** What the exercise asks **
Please copy out the stretch of the listing below, from the line containing "Is point 344,162" through the end of the listing, keeping every line unchanged.

Records from a dataset:
==============================

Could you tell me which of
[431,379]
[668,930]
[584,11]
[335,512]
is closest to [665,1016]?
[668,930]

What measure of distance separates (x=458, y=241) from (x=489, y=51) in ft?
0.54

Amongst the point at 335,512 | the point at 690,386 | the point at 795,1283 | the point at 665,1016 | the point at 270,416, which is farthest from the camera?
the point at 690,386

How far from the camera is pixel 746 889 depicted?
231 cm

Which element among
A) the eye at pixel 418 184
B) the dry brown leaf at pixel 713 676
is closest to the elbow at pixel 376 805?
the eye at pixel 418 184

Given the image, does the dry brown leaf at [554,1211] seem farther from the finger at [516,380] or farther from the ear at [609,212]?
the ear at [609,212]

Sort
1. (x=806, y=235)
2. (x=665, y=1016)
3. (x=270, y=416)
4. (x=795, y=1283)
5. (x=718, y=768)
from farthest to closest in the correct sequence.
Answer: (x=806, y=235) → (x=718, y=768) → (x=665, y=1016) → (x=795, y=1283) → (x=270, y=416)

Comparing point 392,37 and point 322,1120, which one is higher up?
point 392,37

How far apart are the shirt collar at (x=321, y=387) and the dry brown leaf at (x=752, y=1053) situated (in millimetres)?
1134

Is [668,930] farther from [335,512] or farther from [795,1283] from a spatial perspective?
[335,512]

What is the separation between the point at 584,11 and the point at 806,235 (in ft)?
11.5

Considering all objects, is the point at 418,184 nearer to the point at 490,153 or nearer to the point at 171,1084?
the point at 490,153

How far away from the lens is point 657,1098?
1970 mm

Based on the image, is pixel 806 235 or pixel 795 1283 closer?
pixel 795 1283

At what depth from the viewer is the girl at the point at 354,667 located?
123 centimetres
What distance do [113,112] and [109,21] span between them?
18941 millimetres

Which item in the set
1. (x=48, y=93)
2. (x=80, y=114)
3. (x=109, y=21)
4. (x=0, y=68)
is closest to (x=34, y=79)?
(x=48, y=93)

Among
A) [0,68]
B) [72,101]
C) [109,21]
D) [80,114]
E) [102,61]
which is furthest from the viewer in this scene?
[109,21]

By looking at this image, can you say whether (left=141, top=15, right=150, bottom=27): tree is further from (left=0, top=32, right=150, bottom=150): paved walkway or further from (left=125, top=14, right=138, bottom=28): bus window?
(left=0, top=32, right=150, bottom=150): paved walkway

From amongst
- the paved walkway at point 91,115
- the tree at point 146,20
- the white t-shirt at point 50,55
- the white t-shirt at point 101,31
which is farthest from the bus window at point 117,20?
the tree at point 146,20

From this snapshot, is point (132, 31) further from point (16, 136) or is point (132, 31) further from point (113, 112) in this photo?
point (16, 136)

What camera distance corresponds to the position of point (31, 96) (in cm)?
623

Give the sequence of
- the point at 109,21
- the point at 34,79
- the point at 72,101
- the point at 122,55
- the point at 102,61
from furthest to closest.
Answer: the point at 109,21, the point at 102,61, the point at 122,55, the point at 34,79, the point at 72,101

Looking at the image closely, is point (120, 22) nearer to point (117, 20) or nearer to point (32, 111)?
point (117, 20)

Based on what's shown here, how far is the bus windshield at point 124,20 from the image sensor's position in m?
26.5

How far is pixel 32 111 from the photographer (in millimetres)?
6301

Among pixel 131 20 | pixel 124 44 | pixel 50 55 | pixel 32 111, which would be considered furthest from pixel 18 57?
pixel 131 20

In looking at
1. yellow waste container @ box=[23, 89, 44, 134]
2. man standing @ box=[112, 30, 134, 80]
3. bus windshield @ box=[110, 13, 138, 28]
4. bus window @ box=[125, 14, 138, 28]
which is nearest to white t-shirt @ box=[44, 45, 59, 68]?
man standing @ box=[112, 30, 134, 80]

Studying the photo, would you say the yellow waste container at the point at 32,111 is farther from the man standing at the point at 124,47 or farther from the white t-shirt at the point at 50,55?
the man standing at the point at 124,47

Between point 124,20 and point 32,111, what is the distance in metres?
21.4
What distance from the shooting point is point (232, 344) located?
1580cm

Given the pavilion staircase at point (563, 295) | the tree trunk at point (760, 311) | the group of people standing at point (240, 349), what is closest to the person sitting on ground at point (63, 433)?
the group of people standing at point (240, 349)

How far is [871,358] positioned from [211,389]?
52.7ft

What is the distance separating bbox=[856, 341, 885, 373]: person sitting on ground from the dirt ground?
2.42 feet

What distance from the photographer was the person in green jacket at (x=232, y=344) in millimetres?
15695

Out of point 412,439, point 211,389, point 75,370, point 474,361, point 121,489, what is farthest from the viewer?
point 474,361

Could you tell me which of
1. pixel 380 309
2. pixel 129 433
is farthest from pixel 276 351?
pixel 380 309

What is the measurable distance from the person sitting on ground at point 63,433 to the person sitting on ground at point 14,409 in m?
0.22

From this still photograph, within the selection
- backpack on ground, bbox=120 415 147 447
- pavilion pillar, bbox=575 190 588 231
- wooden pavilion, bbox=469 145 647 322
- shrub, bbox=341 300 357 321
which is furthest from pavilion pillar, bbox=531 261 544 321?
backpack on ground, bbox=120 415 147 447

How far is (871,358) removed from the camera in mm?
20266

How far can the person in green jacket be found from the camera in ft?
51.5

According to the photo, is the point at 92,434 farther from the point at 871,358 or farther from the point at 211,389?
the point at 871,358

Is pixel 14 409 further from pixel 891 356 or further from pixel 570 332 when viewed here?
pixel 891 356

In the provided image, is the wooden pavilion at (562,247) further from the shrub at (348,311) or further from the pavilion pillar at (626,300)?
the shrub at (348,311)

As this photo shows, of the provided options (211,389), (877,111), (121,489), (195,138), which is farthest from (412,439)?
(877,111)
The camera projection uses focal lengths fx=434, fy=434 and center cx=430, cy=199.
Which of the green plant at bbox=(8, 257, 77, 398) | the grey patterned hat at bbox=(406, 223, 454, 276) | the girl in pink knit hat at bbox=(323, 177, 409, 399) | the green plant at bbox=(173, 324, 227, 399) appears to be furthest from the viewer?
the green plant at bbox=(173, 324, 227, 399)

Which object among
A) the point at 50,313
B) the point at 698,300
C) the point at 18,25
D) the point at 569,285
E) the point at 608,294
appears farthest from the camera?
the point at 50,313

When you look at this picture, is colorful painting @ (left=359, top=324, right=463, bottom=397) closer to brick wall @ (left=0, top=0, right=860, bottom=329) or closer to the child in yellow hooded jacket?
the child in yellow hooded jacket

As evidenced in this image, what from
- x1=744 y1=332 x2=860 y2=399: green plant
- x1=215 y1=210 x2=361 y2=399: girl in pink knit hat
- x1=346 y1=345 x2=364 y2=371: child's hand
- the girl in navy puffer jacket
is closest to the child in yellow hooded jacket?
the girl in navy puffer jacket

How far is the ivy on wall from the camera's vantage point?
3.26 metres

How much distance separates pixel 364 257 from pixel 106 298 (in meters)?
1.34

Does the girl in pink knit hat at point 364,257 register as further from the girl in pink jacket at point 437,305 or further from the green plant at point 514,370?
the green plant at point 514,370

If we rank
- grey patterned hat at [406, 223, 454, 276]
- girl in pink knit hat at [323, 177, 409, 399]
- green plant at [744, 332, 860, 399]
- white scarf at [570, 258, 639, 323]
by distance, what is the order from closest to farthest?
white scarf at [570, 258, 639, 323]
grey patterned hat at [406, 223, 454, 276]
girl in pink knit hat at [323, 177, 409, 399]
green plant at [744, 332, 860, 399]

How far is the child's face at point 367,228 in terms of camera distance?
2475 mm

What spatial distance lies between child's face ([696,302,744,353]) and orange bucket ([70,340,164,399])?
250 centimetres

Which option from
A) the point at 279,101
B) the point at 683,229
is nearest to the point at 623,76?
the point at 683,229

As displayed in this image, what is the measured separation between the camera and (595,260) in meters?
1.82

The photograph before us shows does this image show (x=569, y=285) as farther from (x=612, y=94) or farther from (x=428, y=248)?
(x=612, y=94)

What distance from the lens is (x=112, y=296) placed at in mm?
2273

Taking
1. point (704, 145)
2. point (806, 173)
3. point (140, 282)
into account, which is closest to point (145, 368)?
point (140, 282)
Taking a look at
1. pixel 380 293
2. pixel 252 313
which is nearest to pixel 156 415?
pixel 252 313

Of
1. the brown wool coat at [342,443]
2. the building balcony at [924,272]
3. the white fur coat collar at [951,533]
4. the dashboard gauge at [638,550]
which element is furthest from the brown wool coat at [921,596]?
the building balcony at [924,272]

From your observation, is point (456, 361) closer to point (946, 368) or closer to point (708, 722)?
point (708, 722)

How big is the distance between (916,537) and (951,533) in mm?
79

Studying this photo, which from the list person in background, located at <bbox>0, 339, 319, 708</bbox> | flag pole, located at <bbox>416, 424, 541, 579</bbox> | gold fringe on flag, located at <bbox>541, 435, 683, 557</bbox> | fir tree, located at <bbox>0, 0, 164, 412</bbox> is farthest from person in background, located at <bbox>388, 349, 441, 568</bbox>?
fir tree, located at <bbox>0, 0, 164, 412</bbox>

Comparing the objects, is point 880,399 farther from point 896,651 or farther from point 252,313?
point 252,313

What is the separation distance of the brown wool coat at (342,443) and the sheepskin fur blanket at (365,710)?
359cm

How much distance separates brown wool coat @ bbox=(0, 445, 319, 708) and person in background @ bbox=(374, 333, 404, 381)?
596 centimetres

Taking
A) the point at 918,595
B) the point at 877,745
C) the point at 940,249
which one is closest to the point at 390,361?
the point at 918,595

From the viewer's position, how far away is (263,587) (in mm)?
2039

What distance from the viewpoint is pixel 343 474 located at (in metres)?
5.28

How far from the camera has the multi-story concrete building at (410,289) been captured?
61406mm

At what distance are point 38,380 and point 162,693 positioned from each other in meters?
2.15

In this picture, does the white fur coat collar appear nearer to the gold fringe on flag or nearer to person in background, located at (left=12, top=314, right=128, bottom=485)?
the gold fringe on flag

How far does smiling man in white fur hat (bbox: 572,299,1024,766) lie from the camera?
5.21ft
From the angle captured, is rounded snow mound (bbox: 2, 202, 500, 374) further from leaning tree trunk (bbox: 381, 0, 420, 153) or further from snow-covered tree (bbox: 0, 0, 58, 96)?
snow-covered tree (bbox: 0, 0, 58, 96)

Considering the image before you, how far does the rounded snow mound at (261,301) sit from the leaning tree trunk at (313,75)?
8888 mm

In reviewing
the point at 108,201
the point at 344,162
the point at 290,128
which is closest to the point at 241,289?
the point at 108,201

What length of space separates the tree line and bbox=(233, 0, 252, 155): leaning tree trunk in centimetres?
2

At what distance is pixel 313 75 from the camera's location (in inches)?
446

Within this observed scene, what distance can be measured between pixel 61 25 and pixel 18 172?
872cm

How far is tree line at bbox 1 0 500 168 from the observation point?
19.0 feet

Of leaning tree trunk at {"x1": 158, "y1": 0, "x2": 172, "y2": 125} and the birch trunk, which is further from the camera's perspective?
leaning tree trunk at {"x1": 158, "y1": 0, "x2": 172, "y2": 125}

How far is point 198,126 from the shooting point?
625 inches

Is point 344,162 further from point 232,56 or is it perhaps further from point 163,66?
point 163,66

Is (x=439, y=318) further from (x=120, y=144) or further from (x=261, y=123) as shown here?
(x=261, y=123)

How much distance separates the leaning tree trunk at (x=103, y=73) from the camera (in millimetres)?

==============================

** Result of the exercise **
Is point 344,162 further from point 232,56 or is it perhaps further from point 163,66?
point 163,66

Is (x=439, y=318) further from (x=120, y=144) or further from (x=261, y=123) as shown here?
(x=261, y=123)

How much distance separates the leaning tree trunk at (x=103, y=73) from the camera (in millimetres)?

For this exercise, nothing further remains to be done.